7. The extensive possibilities for energy storage and recovery provide a good basis for the development of modern energy-efficient hydraulic drive mechanisms.
8. The layout of hydraulic drives mainly from standardized products, mass-produced by specialized factories, reduces manufacturing costs, improves quality and reliability, facilitates placement on a machine of a large number of compact hydraulic motors (hydraulic cylinders or hydraulic motors) powered by one or more pumps, opens up wide opportunities for repair and modernization.

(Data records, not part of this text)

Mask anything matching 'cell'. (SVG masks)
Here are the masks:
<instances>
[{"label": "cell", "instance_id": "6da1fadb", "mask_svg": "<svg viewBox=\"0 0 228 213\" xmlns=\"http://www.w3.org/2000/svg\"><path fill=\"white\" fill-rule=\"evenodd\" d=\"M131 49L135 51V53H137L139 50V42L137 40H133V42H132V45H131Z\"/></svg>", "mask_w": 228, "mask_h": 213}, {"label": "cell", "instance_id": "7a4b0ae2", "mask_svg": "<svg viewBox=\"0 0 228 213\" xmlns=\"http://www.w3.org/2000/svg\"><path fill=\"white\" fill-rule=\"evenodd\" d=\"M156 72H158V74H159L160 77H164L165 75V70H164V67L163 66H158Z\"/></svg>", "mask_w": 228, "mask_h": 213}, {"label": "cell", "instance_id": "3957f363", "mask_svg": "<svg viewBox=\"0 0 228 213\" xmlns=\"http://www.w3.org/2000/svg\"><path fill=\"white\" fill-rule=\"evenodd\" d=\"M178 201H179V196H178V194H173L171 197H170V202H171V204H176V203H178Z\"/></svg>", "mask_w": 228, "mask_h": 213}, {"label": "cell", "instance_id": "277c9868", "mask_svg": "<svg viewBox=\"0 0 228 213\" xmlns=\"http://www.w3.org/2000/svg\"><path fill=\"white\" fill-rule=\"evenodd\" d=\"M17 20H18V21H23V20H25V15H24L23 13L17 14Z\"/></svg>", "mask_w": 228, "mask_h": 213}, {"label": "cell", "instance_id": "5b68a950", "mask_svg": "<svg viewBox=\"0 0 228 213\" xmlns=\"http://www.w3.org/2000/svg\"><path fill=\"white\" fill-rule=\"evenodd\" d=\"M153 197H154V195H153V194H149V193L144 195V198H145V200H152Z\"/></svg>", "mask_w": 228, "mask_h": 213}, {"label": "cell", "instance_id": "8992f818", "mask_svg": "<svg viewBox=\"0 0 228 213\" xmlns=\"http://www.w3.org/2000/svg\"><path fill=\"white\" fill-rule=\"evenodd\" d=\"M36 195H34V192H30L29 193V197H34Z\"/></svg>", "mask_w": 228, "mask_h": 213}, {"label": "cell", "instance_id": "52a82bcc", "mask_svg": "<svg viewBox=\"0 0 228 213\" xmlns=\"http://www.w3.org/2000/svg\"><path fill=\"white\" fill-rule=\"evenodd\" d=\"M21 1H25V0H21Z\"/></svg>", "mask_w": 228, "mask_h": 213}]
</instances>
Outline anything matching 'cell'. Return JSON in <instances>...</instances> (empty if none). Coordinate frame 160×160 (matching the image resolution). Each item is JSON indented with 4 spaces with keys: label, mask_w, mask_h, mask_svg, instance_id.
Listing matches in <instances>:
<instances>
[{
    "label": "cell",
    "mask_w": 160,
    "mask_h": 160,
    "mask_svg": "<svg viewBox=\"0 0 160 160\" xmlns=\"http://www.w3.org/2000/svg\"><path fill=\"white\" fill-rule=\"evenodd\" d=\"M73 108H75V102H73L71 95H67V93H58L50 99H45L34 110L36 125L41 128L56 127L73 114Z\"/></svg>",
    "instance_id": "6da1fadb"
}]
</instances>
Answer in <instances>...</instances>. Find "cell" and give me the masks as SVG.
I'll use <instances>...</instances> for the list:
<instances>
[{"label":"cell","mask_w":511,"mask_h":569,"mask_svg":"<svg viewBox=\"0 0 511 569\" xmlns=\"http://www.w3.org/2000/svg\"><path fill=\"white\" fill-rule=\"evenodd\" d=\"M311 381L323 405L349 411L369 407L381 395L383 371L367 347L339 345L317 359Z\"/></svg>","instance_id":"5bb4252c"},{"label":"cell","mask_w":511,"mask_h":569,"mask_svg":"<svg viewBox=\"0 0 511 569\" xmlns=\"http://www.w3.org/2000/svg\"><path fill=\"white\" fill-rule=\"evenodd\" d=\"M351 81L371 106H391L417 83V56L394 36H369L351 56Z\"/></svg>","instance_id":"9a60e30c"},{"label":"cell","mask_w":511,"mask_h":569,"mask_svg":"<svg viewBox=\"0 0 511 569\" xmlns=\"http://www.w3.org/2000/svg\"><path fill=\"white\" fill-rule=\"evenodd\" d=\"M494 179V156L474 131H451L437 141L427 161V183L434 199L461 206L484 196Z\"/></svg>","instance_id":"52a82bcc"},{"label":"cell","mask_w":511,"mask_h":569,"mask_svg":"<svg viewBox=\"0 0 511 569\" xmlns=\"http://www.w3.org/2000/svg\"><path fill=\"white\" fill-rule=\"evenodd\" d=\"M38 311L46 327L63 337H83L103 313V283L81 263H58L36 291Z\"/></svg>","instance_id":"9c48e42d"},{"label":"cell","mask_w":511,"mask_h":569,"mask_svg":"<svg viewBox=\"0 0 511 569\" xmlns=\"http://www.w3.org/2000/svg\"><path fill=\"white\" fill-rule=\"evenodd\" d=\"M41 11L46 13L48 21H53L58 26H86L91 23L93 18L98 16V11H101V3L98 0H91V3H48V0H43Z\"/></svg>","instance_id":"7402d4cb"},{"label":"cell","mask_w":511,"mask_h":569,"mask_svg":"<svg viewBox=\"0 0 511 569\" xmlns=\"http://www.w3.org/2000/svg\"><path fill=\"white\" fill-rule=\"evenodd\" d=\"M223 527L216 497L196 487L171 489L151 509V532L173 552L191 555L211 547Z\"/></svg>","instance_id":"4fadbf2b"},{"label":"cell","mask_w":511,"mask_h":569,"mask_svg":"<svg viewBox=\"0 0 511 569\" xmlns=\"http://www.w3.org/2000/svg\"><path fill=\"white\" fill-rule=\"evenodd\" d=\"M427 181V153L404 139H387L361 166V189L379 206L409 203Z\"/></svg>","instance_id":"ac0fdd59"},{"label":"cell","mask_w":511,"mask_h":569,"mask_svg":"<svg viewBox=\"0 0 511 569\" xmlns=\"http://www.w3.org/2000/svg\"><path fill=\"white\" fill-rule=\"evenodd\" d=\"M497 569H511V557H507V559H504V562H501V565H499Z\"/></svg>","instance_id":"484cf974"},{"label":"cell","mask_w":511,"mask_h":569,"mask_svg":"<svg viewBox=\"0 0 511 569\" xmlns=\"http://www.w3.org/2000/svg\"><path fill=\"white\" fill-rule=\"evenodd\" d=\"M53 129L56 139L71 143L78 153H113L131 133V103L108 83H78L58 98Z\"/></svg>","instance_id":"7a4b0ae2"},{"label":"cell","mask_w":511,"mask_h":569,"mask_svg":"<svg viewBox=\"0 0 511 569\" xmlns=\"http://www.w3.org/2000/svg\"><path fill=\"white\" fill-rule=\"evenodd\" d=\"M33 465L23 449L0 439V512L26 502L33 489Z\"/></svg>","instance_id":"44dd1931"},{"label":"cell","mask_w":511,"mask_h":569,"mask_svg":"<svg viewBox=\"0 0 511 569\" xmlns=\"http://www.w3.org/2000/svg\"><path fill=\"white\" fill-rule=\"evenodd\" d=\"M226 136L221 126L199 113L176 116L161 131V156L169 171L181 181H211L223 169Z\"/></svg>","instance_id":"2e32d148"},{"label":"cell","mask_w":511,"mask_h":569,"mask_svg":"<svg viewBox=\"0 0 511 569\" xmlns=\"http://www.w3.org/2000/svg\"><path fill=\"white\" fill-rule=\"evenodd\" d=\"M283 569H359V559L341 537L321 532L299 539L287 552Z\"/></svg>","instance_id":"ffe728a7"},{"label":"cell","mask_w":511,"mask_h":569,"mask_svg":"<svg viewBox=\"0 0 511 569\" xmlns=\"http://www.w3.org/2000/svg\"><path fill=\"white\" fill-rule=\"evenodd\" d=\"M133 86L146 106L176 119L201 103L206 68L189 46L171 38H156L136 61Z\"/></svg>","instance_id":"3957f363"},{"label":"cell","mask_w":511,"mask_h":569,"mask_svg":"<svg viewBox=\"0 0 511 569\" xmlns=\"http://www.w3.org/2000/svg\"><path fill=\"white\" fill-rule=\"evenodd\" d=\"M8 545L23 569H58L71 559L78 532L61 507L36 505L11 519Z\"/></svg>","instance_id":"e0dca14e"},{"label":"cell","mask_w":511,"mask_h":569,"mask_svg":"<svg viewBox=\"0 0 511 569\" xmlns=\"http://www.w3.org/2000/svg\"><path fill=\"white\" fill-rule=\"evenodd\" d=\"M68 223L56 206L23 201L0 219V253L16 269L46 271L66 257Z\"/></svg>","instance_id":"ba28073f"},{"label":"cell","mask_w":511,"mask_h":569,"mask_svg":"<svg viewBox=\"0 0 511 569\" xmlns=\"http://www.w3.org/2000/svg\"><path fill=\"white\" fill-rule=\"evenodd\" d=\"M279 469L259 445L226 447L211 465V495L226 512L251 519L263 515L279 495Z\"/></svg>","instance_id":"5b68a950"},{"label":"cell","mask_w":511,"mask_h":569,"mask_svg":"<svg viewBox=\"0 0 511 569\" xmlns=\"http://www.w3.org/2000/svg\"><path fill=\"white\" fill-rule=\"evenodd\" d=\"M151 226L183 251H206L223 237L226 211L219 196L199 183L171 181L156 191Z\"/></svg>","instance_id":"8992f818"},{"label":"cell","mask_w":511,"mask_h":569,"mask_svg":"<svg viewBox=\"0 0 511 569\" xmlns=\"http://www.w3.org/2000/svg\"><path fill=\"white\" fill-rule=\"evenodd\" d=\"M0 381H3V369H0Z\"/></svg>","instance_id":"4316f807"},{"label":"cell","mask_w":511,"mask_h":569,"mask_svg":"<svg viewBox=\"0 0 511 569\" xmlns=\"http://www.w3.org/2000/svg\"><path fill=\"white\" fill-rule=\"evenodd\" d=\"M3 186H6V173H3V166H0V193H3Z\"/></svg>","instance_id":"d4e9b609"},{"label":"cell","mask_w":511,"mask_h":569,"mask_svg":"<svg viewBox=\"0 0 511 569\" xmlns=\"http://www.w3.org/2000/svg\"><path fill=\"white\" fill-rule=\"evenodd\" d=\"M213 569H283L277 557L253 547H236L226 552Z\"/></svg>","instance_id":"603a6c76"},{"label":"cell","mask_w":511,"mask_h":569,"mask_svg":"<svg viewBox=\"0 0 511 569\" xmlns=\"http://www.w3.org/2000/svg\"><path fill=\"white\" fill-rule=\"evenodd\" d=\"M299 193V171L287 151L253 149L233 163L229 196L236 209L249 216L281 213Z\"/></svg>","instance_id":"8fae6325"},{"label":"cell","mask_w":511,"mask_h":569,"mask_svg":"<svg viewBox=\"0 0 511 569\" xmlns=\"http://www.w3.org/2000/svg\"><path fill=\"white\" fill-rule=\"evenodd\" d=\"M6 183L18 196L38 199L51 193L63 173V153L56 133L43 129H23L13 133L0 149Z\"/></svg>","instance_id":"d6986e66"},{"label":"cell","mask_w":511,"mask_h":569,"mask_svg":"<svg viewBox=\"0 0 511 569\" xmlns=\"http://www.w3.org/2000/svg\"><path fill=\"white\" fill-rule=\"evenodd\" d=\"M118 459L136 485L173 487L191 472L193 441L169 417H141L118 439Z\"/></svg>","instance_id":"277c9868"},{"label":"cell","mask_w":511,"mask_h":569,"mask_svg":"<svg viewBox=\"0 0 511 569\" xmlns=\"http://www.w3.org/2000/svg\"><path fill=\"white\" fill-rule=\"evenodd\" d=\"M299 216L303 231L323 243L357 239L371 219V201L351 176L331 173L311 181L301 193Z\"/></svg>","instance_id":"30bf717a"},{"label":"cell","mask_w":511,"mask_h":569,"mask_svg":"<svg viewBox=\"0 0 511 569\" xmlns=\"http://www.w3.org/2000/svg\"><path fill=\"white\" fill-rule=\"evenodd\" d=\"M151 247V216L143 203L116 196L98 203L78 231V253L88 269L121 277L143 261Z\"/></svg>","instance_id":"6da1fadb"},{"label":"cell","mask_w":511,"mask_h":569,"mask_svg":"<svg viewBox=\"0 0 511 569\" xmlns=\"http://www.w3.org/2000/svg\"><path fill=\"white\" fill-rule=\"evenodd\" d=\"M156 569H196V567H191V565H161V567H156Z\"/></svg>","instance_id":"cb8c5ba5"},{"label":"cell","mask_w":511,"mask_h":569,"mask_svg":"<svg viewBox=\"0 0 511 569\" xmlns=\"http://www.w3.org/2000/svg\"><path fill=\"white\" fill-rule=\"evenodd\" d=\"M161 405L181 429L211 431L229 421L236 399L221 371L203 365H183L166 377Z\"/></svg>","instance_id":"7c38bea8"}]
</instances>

Avrutin Handbook on hydraulic drives of metal-cutting machines, 1965

Biryukov B.N. Hydraulic equipment for metal-cutting machines, 1979

Leshchenko V.A. Hydraulic servo drives of machine tools with program control, 1975

Sveshnikov V.K Machine-tool hydraulic drives: reference book, 6th ed. reworked and additional 2015

Smirnov Yu.A. Malfunctions of hydraulic drives of machine tools, 1980

Kucher A.M., Kivatitsky M.M., Pokrovsky A.A., Metal-cutting machines (Album), 1972

Areas of application of manual hydraulic valves

Such mechanisms are used directly in the hydraulic systems themselves. With the help of hydraulic valves, the movement of the “working parts” of engines, namely shafts and rods, is controlled. These mechanisms are relevant for:

1. Agricultural equipment (excavators, graders, bulldozers).
2. Stankov.
3. Trucks.
4. Lifts, crane machines.

Advantages of manual hydraulic valves

1. Easy to install and operate.
2. Compactness.
3. They can operate in both low and high temperature conditions: from –40 °C to 70 °C.
4. Depending on the shut-off and control element, they can operate under high pressure conditions.
5. With proper use, they will last for several years without interruptions or breakdowns (but it is worth remembering that under extreme conditions, the gaskets cannot withstand, and wear of the rubbing surfaces can lead to leaks).
6. Adequate cost.

Possible consequences of contamination

There are two main consequences of the presence of contaminants in hydraulic fluid:

• Decreased hydraulic efficiency. This leads to a sharp decrease in the efficiency of all equipment/machinery. Typically, effectiveness decreases gradually and is difficult to detect if the inspector does not have the necessary knowledge and experience. At a minimum, such an effect will lead to a sharp increase in fuel consumption.
• The presence of contaminants accelerates the wear of parts that make up the hydraulic system. Statistics show that 75-85 percent of malfunctions of the most important hydraulic elements are associated precisely with the presence of contaminants in the fluid used. There are three main types of wear: abrasive, adhesive, and fatigue.

Abrasive type wear

The presence of abrasive particles in the hydraulic fluid leads to scraping of metal from the elements of this system.
This not only accelerates the wear of critical hydraulic components, but also increases the overall level of contamination, which accelerates the occurrence of various troubles. Fatigue-type wear
High pressure and shock loads constantly applied to parts of the hydraulic system cause metal chips to form, which further contaminate the hydraulic fluid.
Adhesive type wear or obliteration
Various particles found in the hydraulic fluid begin to adhere to the metal surfaces of the system. The result is that the valves stop functioning correctly, and the liquid itself cannot circulate effectively in the system.